Figure 1 with 2 supplements
The central complex neuropiles and the hypothesized flow of information based on overlap of arbors in light-microscopy images.

(A) Schematic representation of the central complex and associated structures used throughout the manuscript. (B) (i) Hypothesized global information flow in the central complex based on neuron morphologies and the overlap of putative pre- and post-synaptic processes between different neuron types, based on Wolff et al. (2015) and Hanesch et al. (1989). (ii) Connectivity map based on the results of this study. Faded arrows represent hypotheses that were not tested in the present study.

Figure 1—figure supplement 2
Same as figure Figure 1, but with neuron type names underlying the connections indicated.
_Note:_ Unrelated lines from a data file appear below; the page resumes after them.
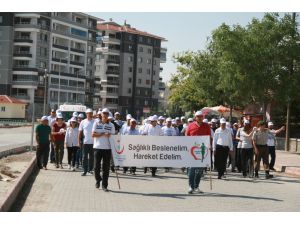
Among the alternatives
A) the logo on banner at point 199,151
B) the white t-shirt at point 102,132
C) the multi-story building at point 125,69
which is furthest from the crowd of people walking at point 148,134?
the multi-story building at point 125,69

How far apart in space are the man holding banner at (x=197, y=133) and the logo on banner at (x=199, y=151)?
0.32 meters

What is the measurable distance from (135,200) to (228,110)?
34.3 metres

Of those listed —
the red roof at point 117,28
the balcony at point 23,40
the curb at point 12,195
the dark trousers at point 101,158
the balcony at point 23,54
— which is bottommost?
the curb at point 12,195

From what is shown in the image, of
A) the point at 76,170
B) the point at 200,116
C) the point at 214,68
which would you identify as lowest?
the point at 76,170

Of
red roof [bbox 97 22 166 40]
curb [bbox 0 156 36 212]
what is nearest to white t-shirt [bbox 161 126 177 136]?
curb [bbox 0 156 36 212]

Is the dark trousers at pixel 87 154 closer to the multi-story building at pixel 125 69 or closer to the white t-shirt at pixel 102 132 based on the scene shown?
the white t-shirt at pixel 102 132

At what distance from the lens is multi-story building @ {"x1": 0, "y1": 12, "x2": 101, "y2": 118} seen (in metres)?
97.9

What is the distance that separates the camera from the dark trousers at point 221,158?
58.3 feet

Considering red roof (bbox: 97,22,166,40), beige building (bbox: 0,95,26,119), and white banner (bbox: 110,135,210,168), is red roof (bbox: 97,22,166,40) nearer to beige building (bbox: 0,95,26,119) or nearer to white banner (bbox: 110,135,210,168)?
beige building (bbox: 0,95,26,119)

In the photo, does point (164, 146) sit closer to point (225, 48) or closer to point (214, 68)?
point (225, 48)

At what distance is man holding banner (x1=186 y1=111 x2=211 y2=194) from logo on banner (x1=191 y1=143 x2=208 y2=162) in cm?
32

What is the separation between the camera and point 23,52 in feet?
323

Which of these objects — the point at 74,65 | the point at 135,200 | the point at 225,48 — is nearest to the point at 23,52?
the point at 74,65

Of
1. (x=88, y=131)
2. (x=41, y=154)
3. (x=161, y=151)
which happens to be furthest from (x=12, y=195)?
(x=41, y=154)
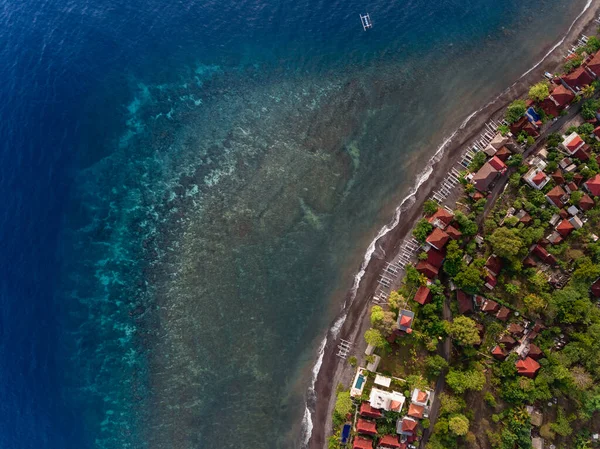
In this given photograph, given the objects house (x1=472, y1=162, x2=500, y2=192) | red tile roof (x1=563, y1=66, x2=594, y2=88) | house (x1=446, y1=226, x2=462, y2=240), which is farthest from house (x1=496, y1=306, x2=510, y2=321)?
red tile roof (x1=563, y1=66, x2=594, y2=88)

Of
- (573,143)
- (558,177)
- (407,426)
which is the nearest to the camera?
(407,426)

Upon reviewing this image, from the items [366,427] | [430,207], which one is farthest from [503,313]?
[366,427]

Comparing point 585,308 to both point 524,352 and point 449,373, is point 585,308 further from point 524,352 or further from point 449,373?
point 449,373

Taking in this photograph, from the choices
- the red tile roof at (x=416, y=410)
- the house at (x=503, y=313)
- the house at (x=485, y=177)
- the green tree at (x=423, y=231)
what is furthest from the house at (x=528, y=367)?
the house at (x=485, y=177)

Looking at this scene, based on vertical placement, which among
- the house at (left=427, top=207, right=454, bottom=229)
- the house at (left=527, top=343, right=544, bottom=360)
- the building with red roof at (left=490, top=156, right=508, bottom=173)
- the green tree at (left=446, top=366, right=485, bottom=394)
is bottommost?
the green tree at (left=446, top=366, right=485, bottom=394)

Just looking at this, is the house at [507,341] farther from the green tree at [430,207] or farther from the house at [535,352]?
the green tree at [430,207]

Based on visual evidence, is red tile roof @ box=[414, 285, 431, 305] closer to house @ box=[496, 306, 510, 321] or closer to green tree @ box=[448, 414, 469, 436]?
house @ box=[496, 306, 510, 321]

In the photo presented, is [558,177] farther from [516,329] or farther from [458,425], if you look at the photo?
[458,425]
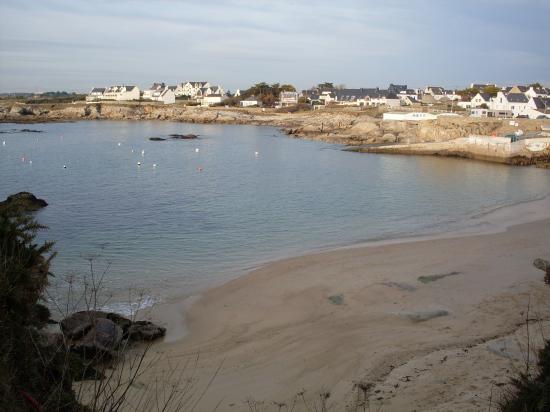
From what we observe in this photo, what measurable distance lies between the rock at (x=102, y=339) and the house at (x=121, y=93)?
11451 cm

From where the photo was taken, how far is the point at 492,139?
39.5m

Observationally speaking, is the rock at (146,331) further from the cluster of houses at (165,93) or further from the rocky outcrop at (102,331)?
the cluster of houses at (165,93)

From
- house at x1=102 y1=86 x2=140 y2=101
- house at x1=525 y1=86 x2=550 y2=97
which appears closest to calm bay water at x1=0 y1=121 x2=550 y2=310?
house at x1=525 y1=86 x2=550 y2=97

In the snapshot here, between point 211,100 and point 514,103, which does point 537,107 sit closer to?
point 514,103

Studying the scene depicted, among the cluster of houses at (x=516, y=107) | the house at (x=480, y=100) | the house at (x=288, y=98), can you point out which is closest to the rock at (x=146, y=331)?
the cluster of houses at (x=516, y=107)

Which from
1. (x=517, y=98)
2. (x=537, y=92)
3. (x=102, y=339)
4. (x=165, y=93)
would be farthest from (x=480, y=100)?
(x=102, y=339)

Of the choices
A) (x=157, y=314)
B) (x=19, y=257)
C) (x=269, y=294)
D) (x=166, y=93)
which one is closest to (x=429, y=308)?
(x=269, y=294)

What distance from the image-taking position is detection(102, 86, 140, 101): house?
116644mm

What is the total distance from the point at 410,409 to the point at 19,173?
3074cm

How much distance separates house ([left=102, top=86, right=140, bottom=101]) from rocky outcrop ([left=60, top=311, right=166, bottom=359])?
11388 centimetres

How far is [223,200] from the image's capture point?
24.3 m

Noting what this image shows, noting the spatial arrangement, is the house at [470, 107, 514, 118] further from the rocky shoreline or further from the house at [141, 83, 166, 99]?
the house at [141, 83, 166, 99]

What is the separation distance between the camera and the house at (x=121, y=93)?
116644mm

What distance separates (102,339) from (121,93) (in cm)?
11614
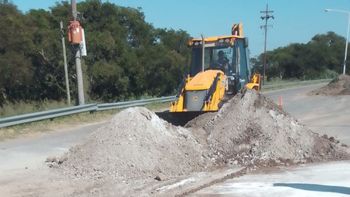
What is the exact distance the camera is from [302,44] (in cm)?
9938

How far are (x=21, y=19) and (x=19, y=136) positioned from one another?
2821cm

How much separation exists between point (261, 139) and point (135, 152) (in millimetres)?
2829

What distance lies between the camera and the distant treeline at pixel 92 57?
42.0 m

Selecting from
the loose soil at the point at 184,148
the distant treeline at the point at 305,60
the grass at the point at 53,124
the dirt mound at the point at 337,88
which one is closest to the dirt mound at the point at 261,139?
the loose soil at the point at 184,148

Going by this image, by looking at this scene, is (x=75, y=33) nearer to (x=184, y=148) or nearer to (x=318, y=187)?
(x=184, y=148)

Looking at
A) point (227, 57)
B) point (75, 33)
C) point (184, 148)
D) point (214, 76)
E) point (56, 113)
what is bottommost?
point (56, 113)

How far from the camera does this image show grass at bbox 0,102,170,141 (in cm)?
1712

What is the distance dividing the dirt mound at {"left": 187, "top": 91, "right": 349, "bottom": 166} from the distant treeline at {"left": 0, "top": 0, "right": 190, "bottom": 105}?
99.6ft

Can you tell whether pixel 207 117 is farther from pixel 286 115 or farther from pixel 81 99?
pixel 81 99

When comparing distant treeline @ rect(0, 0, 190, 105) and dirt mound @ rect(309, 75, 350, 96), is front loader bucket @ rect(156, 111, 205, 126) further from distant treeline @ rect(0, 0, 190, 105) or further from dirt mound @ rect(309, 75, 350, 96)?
distant treeline @ rect(0, 0, 190, 105)

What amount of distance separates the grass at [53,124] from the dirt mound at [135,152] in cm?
626

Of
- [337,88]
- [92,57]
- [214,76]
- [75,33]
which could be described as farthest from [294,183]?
[92,57]

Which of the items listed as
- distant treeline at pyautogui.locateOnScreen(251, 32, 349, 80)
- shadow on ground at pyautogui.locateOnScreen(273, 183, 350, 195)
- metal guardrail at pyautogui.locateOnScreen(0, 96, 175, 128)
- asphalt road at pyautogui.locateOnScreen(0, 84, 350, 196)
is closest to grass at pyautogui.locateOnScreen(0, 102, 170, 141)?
metal guardrail at pyautogui.locateOnScreen(0, 96, 175, 128)

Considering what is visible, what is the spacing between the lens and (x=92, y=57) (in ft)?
155
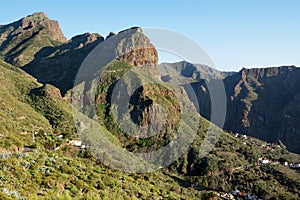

Same as figure Figure 1, but with neuron type names underlying the connections indicated. (i) Hypothesized connections based on the anatomy described in Wolff et al. (2015) and Hanesch et al. (1989). (ii) Connectivity map based on the results of this study. Faded arrows and names represent hypotheses that were not tested in the present study.

Figure 1—figure supplement 1
Diagrams of all the cell types used in the study.

Neuron types included in the study, grouped by super-type. P-EN1 and P-EN2 (Green et al., 2017) are drawn identically as they are almost indistinguishable based solely on anatomy. Note that each diagram represents a single neuron of the class. The driver lines selected contained most neurons of a given class. For columnar neuron classes, this meant that all or most columns were innervated.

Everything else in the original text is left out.